Let \(A\), \(B\), \(A_1, A_2, \ldots, A_n\) be events.

**Union Bound:**\(\Pr[A \cup B] \leq \Pr[A] + \Pr[B]\).**Conditional Probability:**If \(\Pr[A] \neq 0\), the conditional probability of \(B\) given \(A\) is defined to be \[\Pr[B \; | \;A]=\frac{\Pr[B\cap A]}{\Pr[A]}.\]**Chain Rule:**\[\begin{aligned} & \Pr[A_1 \cap \cdots \cap A_n] = \\ & \qquad \Pr[A_1] \cdot \Pr[A_2 \; | \;A_1] \cdot \Pr[A_3 \; | \;A_1 \cap A_2] \cdots \Pr[A_n \; | \;A_1 \cap A_2 \cap \cdots \cap A_{n-1}]. \end{aligned}\]

**Expected Value of a Random Variable:**\[\mathbb E[\mathbf{X}] = \sum_{\ell \in \Omega} \Pr[\ell]\cdot \mathbf{X}(\ell) = \sum_{x \in \text{range}(\mathbf{X})} \Pr[\mathbf{X}=x]\cdot x.\]**Linearity of Expectation:**\[\mathbb E[c_1\mathbf{X} + c_2\mathbf{Y}] = c_1\mathbb E[\mathbf{X}] + c_2\mathbb E[\mathbf{Y}].\]**Markov’s Inequality:**If \(\mathbf{X}\) is a non-negative random variable and \(c > 0\), then \[\Pr[\mathbf{X} \geq c \cdot \mathbb E[\mathbf{X}]] \leq \frac{1}{c}.\]

I flip a coin which comes up heads with probability \(1/3\) and tails with probability \(2/3\). If it comes up heads, I roll a \(3\)-sided die and a \(4\)-sided die. If it comes up tails, I roll two \(3\)-sided dice. Define the following events: \[A = \text{coin comes up tails}, \quad B = \text{dice sum to 6}, \quad C = \text{dice come up equal}.\] Compute \[\Pr[B], \quad \Pr[C], \quad \Pr[B \cup C], \quad \Pr[B \; | \;A], \quad \Pr[A \; | \;B], \quad \Pr[C \; | \;A], \quad \Pr[A \; | \;C].\]

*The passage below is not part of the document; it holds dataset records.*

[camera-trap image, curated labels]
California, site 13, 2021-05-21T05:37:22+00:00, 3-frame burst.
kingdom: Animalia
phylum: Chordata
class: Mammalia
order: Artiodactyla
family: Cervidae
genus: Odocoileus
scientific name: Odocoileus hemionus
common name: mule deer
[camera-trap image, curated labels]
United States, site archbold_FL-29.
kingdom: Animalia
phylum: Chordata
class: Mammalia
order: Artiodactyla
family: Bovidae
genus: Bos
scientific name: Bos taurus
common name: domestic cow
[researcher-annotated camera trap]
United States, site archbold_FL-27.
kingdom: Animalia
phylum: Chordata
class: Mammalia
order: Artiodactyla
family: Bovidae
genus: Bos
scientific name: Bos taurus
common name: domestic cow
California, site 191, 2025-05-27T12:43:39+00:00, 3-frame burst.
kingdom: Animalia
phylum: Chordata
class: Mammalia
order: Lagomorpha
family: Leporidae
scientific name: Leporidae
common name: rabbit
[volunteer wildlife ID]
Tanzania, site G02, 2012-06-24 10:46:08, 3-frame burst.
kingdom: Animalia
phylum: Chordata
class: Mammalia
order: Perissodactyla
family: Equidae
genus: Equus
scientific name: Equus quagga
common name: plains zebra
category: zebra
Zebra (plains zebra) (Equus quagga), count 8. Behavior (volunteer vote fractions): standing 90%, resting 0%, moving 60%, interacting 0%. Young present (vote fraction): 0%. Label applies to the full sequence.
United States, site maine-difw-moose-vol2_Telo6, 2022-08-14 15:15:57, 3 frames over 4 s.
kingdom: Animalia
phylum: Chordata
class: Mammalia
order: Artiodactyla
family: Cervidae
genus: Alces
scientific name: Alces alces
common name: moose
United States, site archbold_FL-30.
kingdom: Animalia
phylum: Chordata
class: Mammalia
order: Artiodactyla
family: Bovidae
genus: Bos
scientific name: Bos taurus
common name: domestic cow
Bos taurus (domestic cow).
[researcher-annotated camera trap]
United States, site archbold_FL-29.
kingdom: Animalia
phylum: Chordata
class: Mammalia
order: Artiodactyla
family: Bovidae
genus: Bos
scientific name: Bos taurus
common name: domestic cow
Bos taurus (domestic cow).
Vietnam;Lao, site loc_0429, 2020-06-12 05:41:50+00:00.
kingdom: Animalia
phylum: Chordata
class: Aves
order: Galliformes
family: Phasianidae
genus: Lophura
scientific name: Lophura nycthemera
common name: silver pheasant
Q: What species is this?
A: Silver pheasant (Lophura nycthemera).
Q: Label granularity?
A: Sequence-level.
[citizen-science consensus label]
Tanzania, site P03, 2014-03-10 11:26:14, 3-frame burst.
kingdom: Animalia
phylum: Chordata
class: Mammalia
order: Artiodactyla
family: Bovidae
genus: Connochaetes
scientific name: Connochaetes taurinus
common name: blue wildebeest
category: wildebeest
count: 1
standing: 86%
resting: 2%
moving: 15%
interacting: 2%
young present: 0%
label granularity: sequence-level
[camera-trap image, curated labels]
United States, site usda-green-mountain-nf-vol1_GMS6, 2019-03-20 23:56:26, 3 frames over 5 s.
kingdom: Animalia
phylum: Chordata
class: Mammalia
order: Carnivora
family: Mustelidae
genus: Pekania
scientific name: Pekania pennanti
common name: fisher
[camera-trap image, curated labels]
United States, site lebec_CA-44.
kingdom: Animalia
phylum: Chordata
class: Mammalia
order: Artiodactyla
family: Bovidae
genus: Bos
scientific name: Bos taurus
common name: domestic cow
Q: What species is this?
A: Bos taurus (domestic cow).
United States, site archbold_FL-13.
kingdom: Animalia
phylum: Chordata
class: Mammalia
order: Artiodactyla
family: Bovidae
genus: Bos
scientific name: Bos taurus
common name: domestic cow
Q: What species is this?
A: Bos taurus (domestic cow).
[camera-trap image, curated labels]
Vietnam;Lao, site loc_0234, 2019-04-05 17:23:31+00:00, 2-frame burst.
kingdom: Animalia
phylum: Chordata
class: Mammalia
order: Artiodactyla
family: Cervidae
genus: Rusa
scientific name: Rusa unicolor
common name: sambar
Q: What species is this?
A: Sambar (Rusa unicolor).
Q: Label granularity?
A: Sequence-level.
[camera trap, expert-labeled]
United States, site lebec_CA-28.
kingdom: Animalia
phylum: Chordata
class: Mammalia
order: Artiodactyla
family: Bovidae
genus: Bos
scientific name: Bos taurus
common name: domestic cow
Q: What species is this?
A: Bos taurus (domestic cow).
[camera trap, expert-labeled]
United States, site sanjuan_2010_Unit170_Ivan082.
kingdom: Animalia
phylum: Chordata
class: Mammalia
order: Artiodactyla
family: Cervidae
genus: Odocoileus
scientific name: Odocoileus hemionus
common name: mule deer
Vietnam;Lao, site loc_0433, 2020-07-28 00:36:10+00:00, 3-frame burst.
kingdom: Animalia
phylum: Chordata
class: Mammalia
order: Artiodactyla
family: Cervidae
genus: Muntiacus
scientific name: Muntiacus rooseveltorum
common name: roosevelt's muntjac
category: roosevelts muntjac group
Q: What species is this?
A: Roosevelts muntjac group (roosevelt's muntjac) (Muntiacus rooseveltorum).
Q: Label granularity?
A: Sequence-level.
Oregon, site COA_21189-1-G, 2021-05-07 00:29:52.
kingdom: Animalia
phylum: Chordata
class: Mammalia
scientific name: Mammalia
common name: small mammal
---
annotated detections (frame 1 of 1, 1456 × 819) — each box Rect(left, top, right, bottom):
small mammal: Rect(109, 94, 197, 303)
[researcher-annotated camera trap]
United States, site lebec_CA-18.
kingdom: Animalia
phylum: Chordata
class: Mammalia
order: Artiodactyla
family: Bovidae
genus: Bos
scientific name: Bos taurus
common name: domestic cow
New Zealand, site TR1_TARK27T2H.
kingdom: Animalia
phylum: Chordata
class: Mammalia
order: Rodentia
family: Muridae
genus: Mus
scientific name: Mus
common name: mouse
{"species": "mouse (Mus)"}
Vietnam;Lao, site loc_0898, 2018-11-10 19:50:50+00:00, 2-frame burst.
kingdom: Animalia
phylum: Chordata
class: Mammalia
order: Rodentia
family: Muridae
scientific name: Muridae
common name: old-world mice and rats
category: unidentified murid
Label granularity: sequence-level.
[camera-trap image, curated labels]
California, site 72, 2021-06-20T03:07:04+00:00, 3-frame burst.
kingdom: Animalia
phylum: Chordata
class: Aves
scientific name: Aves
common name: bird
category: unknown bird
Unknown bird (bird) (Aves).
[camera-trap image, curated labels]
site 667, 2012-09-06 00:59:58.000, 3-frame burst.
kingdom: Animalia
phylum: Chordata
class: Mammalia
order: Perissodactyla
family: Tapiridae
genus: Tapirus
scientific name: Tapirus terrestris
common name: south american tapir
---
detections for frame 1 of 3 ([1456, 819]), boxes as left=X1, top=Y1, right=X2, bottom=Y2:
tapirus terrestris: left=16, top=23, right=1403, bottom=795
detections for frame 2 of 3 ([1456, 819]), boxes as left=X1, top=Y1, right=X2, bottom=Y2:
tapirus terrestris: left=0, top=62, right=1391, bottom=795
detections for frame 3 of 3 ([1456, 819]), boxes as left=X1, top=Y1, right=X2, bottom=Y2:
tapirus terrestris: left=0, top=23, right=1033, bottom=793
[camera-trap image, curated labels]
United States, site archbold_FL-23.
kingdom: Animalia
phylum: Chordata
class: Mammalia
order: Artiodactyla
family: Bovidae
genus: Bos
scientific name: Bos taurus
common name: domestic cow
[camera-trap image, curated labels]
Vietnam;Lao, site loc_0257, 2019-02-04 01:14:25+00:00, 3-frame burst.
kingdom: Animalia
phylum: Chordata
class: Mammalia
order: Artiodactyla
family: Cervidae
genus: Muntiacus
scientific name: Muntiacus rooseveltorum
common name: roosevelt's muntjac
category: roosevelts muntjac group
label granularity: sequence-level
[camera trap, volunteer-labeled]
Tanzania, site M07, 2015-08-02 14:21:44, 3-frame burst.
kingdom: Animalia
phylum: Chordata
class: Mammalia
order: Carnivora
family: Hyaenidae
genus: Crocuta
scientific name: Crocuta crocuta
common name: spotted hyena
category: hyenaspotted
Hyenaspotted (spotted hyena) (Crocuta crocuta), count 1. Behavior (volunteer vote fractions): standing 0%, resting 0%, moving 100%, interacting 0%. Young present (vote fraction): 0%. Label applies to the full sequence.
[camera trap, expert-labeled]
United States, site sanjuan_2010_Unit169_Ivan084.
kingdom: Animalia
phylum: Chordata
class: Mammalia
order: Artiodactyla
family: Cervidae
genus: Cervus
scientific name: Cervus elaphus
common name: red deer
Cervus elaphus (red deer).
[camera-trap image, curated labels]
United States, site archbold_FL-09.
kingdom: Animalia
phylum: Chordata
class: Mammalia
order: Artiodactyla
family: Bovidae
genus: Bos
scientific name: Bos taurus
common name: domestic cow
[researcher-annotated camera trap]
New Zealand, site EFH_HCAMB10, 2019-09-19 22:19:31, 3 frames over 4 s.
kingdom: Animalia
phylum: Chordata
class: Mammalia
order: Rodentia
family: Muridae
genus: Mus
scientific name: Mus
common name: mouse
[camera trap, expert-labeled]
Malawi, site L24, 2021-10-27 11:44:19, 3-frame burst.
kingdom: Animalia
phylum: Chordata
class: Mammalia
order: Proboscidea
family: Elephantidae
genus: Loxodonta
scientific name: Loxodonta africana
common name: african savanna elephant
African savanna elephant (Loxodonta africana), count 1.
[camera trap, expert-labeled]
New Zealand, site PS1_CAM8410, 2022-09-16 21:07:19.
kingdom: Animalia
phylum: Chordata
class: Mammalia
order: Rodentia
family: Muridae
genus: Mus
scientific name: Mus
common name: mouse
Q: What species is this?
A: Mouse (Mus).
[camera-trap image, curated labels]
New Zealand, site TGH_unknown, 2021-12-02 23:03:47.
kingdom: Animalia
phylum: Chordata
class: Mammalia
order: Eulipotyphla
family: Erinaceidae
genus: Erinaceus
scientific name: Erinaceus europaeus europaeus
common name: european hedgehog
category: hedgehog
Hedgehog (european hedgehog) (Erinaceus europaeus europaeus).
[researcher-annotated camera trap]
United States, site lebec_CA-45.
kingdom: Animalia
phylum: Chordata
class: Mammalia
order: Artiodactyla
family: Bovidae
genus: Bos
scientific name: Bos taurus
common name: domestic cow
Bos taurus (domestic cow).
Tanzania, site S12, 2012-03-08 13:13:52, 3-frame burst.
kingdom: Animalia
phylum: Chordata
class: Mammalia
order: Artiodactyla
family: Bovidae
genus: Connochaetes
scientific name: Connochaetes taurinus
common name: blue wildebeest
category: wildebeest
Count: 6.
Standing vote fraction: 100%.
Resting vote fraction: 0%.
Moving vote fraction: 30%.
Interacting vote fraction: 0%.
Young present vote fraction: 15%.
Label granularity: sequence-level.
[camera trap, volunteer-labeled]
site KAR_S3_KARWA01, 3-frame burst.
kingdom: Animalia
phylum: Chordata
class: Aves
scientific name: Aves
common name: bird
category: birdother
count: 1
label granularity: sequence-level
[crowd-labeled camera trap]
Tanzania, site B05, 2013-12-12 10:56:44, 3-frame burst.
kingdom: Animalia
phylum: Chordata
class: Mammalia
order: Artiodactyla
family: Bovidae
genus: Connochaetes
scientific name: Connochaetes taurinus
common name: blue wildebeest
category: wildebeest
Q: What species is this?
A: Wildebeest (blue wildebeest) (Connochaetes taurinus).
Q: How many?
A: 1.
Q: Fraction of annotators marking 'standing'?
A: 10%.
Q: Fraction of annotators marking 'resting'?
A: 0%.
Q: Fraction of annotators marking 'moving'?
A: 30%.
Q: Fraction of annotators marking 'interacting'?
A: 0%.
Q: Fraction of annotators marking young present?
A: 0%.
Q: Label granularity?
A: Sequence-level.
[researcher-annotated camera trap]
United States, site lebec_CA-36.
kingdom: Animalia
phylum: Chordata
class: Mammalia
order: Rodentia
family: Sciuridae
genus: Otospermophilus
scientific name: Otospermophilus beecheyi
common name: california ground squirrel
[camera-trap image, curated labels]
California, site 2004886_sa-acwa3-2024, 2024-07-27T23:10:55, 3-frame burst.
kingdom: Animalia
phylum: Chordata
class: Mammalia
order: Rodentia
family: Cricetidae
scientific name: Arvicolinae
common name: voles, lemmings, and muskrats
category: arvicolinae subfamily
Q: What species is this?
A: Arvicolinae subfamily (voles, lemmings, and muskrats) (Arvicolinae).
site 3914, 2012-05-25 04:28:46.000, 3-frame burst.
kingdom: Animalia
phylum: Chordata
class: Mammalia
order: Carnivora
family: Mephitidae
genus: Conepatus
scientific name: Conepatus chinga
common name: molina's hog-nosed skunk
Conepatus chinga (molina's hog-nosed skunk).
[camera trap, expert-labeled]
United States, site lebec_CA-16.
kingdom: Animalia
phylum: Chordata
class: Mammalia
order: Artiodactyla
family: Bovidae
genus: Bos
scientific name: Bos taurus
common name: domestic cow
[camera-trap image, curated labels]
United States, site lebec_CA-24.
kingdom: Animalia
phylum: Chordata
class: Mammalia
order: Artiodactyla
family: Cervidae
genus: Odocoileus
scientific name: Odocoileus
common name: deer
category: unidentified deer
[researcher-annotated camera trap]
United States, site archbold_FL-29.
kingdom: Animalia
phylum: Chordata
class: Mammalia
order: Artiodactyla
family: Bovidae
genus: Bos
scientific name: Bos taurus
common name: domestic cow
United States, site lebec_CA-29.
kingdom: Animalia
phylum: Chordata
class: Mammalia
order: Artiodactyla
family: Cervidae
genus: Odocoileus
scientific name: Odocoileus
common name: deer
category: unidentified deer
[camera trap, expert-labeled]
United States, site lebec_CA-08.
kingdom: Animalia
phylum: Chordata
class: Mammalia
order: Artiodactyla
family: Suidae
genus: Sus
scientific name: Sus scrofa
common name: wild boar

Here is the probability tree associated with the random experiment described in the problem.

(We are showing part of the tree due to space constraints.)

**\(\Pr[B]\):**The event consists of outcomes \((H,3,3), (H,2,4)\) and \((T,3,3).\) The first two outcomes have probability \(\frac{1}{3} \cdot \frac{1}{3} \cdot \frac{1}{4}\) and the last event takes place with probability \(\frac{2}{3} \cdot \frac{1}{3} \cdot \frac{1}{3}.\) In total, \(\Pr[B] = 7/54.\)**\(\Pr[C]\):**The event consists of outcomes \((H,1,1), (H,2,2), (H,3,3)\) and \((T,1,1)\), \((T,2,2)\), \((T,3,3)\). The first three events occur with probability \(\frac{1}{3} \cdot \frac{1}{3} \cdot \frac{1}{4}\) and the last three occur with probability \(\frac{2}{3} \cdot \frac{1}{3} \cdot \frac{1}{3}.\) In total, we can compute \(\Pr[C] = 11/36.\)**\(\Pr[B \cup C ]\):**The only outcome that is in \(B \setminus C\) is \(\{(H,2,4)\}\). Since this outcome occurs with probability \(\frac{1}{3} \cdot \frac{1}{3} \cdot \frac{1}{4}\), we can conclude that \(\Pr[B \cup C ] = \Pr[C \cup \{(H,2,4)\}] = \Pr[C] + \Pr[\{(H,2,4)\}] = \frac{1}{3}\).**\(\Pr[B \; | \;A]\) and \(\Pr[A \; | \;B]\):**The only outcome that belongs to \(A \cap B\) is \((T,3,3)\). Therefore, \(\Pr[A \cap B] = \frac{2}{3} \cdot \frac{1}{3} \cdot \frac{1}{3} = 2/27\). Using the definition of conditional probability and \(\Pr[A] = 2/3\), we have \(\Pr[B \; | \;A] = \Pr[A \cap B] / \Pr[A] = 1/9\). Similarly, \(\Pr[A \; | \;B] = \Pr[A \cap B] / \Pr[B] = 4/7\).**\(\Pr[C \; | \;A]\) and \(\Pr[A \; | \;C]\):**Note that \(A \cap C = \{(T,1,1), (T,2,2), (T,3,3)\}\). So \(\Pr[A \cap C] = \frac{6}{27} = \frac{2}{9}\). Using the definition of conditional probability, \(\Pr[A \; | \;C] = \Pr[A \cap C] / \Pr[C] = 8/11\) and \(\Pr[C \; | \;A ] = \Pr[A \cap C ] / \Pr[A] = 1/3\).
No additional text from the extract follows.